Finally, in relation to energy reduction in big data analytics, there is no quantitative input in results provided by any project but, e.g., the E2Data project develops a framework that optimises calculations, leading to decreased use of energy.
4.2.11 Standardisation Activities with European Standardisation Bodies
During 2017, the BDVA and the BDV PPP set up some foundations defining priorities for the PPP in Big Data standardisation implemented during 2018 as follows:
Establish an official liaison between the BDVA Standards Group and the AIOTI WG3; this activity was developed through different workshops during 2017 and implemented in 2018 with the signing of an MoU with AIOTI and common activities organised during the year.
Further develop the BDVA Reference Model pursuing alignment with others, such as oneM2M, BDE Platform, AIOTI and RAMI 4.0, implemented through different workshops organised during 2017 and 2018.
Open an official dialogue with CEN, CENELEC and ETSI on standards harmonisation, implemented through different workshops during 2017 and 2018. The BDVA intends to sign an MoU with CEN/CENELEC in 2019, and it is under discussion with ETSI.
Create the BDVA Roadmap for Big Data standards harmonisation and industry engagement in Global Big Data standards development.

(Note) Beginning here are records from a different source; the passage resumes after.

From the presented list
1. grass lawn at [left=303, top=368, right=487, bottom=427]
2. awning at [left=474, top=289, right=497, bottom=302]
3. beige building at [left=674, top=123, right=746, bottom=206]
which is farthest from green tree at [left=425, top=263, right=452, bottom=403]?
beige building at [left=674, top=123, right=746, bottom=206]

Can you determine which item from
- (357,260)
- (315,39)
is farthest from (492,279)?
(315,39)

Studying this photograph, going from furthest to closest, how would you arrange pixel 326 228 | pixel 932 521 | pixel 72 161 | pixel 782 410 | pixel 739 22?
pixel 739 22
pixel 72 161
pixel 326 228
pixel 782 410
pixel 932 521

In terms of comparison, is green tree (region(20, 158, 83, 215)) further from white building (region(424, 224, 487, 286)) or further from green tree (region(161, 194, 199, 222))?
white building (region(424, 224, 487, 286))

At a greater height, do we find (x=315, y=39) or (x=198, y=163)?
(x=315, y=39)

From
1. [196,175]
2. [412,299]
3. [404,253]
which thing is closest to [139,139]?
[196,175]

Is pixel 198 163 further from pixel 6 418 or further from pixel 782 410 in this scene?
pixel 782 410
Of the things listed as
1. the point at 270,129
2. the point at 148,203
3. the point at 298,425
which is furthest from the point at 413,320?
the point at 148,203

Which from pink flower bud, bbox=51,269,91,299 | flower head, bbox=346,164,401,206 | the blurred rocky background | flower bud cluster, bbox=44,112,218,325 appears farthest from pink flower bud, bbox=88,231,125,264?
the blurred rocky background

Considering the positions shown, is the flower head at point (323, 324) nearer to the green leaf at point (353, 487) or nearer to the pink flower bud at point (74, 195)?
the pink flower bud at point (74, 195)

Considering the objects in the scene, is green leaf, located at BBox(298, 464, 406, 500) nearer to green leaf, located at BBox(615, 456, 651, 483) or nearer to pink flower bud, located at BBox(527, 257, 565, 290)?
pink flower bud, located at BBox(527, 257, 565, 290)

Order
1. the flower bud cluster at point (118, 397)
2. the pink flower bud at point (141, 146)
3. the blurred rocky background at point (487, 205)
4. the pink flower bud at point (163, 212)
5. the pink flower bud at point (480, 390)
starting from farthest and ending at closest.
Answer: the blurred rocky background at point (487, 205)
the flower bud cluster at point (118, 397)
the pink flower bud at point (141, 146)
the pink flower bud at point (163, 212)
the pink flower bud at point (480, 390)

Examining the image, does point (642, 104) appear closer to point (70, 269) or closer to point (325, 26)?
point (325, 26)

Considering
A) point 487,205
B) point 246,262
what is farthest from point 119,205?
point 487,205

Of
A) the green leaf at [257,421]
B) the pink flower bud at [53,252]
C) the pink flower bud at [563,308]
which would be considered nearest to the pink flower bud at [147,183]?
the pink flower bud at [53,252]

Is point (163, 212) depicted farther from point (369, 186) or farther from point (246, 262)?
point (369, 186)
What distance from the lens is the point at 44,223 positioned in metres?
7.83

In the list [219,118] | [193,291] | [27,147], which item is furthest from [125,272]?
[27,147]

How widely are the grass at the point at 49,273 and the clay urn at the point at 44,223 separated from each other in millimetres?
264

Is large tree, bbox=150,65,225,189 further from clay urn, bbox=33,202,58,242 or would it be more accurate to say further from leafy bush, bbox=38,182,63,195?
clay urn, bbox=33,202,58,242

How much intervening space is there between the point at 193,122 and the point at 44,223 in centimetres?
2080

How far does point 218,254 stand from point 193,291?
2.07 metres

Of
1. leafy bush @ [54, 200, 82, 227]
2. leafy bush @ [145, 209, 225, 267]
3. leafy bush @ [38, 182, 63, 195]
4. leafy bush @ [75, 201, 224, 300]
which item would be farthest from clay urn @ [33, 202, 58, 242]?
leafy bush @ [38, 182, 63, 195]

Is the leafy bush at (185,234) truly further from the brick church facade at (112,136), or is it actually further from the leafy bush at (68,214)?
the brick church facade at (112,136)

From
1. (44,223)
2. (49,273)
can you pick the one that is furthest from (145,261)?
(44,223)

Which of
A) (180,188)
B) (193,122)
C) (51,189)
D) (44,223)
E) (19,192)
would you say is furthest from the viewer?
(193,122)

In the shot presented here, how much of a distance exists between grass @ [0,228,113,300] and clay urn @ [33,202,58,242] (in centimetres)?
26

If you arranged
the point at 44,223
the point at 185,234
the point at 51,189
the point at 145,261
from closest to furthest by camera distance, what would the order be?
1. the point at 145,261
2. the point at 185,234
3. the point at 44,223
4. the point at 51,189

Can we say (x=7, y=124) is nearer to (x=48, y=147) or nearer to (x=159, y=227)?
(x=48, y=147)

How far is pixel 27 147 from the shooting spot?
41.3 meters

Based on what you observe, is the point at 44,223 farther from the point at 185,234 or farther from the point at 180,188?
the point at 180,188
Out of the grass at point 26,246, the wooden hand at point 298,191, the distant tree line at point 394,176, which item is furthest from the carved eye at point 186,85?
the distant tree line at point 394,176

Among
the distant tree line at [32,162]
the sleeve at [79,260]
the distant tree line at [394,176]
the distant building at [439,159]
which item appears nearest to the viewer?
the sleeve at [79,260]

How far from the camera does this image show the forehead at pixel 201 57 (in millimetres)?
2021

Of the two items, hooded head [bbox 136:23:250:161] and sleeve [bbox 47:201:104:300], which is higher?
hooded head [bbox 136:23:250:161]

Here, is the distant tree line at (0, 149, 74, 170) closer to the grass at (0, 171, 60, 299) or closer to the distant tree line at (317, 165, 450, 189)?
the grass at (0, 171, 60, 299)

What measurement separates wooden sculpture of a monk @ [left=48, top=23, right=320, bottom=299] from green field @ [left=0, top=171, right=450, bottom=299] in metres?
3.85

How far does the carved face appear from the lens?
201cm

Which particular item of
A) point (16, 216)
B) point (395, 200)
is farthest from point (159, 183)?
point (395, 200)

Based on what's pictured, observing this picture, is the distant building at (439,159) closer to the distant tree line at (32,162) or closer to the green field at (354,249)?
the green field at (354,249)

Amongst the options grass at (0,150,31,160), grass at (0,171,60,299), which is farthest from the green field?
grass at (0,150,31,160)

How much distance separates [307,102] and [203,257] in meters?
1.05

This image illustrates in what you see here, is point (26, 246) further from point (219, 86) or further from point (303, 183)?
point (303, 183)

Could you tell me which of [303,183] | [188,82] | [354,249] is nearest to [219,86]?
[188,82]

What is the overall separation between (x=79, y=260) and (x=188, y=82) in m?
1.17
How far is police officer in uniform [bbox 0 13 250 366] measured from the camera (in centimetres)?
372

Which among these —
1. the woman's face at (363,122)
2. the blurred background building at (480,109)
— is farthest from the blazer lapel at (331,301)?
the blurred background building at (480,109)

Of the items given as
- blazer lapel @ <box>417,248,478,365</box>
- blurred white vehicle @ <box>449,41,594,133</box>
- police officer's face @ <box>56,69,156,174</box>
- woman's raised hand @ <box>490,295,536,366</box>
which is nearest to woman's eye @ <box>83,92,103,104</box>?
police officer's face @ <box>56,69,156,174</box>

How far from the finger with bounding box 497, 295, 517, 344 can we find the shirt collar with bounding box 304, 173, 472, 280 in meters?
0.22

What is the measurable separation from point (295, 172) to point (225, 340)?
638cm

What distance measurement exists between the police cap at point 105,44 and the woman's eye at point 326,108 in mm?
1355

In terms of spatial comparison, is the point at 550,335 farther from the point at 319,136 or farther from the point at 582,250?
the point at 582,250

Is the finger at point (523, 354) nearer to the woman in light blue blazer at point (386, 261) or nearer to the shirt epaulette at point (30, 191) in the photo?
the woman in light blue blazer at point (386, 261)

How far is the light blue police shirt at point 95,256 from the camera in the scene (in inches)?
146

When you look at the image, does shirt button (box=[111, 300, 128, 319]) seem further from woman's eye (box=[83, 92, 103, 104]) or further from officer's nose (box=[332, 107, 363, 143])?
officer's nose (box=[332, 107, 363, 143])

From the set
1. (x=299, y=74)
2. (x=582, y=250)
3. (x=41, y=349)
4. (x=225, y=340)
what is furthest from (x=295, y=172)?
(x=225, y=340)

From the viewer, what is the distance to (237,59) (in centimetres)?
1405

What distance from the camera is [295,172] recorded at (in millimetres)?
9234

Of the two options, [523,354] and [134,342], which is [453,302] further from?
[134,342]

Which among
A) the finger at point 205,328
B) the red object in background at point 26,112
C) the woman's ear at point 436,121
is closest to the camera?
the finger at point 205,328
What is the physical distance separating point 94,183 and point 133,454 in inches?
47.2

Thirty per cent of the projects running in 2018 reported that they perform activities leading to data/Big data standardisation. Three projects reported contribution to European standardisation bodies (ESBs) activities and reported 11 working items in ESBs. Twenty per cent of BDVA members reported that their organisations perform activities leading to data/Big data standardisation. In particular, BDVA members have reported contributions to IEC, DIN DKE and other consensus-based standardisation bodies; OPC foundation and other consortia-based standardisation bodies; OASIS; W3C committees and community group discussions; open data harmonisation national activities; ISO/IEC JTC1; and defining standards in georeferenced data for geoscience (Open Geospatial Consortium (OGC) and Commission for the Management and Application of Geoscience Information (IUGS/CGI)) and ETSI.